Page text:
::::
A technician is trying to estimate the area $\mu^2$ of a metal square. The independent random variables $X_1$ and $X_2$ are each distributed $\text{N}(\mu, \sigma^2)$ and represent two measurements of the sides of the square. Two estimators of the area, $A_1$ and $A_2$, are proposed where

$$A_1 = X_1X_2 \text{ and } A_2 = \left(\frac{X_1 + X_2}{2}\right)^2.$$

[You may assume that if $X_1$ and $X_2$ are independent random variables then
$$\text{E}(X_1X_2) = \text{E}(X_1)\text{E}(X_2)$$]

\begin{enumerate}[label=(\alph*)]
\item Find $\text{E}(A_1)$ and show that $\text{E}(A_2) = \mu^2 + \frac{\sigma^2}{2}$.
::::
Given records:
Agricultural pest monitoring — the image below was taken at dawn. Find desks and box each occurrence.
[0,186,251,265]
::::
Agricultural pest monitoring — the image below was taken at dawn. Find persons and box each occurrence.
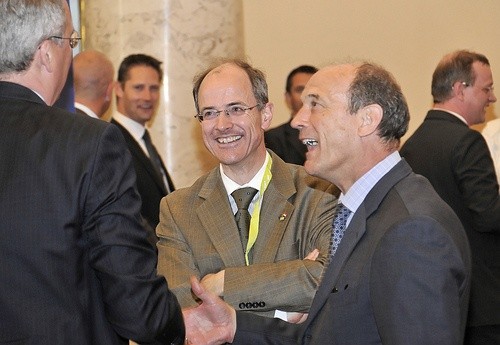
::::
Challenges:
[a] Which expectations, written in the form E(...), appear in the area-estimation problem? List each one once.
[b] Can you carry the area-estimation problem forward from its last line?

Response list:
[a] E(X₁X₂), E(X₁), E(X₂), E(A₁), E(A₂)

[b]
[4]

\item Find the bias of each of these estimators.
[2]
\end{enumerate}

The technician is told that $\text{Var}(A_1) = \sigma^4 + 2\mu^2\sigma^2$ and $\text{Var}(A_2) = \frac{1}{2}\sigma^4 + 2\mu^2\sigma^2$. The technician decided to use $A_1$ as the estimator for $\mu^2$.

\begin{enumerate}[label=(\alph*)]
\setcounter{enumi}{2}
\item Suggest a possible reason for this decision.
[1]
\end{enumerate}

A statistician suggests taking a random sample of $n$ measurements of sides of the square and finding the mean $\overline{X}$. He knows that $\text{E}(\overline{X}^2) = \mu^2 + \frac{\sigma^2}{n}$ and

$$\text{Var}(\overline{X}^2) = \frac{2\sigma^4}{n^2} + \frac{4\sigma^2\mu^2}{n}.$$

\begin{enumerate}[label=(\alph*)]
\setcounter{enumi}{3}
\item Explain whether or not $\overline{X}^2$ is a consistent estimator of $\mu^2$.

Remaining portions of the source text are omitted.